According to Section 23 of the Indian Contract Act, the consideration and the object of an agreement are treated as unlawful in the following cases:
If it is forbidden by law: If the object or the consideration of an agreement is the doing of an act which is forbidden by law, the agreement is void. That is, the act which is punishable by the criminal law of the country or by the special legislation.
- A loan granted to the guardian of a minor to enable him to celebrate the minor’s marriage in contravention of the Child Marriage Restraint Act is illegal and cannot be recovered back.
- A promises to obtain for B an employment in the public service, and B promises to pay Rs. 1,000 to A. The agreement is void as the consideration for it is unlawful.
If it defeats the provisions of any law: If the object or the consideration of an agreement defeats-the provisions of any law if it is permitted then it is treated as void.
A’s estate is.sold for arrears of revenue under the provisions of an Act of the Legislature, by which the defaulter is prohibited from purchasing the estate. B, upon an understanding with A. becomes the purchaser, and agrees to convey the estate to A, upon receiving from him the price which B has paid. The agreement is void as it renders the transaction, as a purchase by the defaulter. and would so defeat the object of the law.

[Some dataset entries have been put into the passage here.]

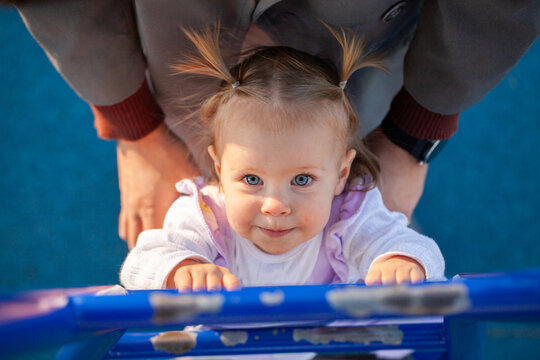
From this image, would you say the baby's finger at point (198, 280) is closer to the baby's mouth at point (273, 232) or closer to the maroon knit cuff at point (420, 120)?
the baby's mouth at point (273, 232)

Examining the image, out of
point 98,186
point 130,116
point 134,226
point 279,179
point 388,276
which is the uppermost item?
point 98,186

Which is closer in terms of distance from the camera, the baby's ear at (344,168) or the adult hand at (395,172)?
the baby's ear at (344,168)

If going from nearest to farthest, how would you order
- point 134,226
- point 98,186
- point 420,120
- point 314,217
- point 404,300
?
point 404,300, point 314,217, point 420,120, point 134,226, point 98,186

If it is fraudulent: If an agreement is made with an object to defraud others, then the agreement is treated as void.
A, B, and C enter into an agreement for the division among them of gains acquired or to be acquired, by them by fraud. Thus, the agreement’s void as its object is unlawful.
If it involves or implies injury to the person or property of another: If the object of an agreement aims at an injury to a person or the property of another. Then the agreement is treated as void. For example: A, borrowed Rs. 100 from B. A executed a bond promising to work for B without pay for 2 years and in case of default agreed to pay interest at a very exorbitant rate and the principal amount at once. It was held that the contract was void.
If the Court regards it as immoral or opposed to public policy: If the object or consideration is immoral or is opposed to the public policy then the agreement is regarded as void. For example: A let a cab on hire to B, a prostitute, knowing that it would be used for immoral purposes. The agreement is void.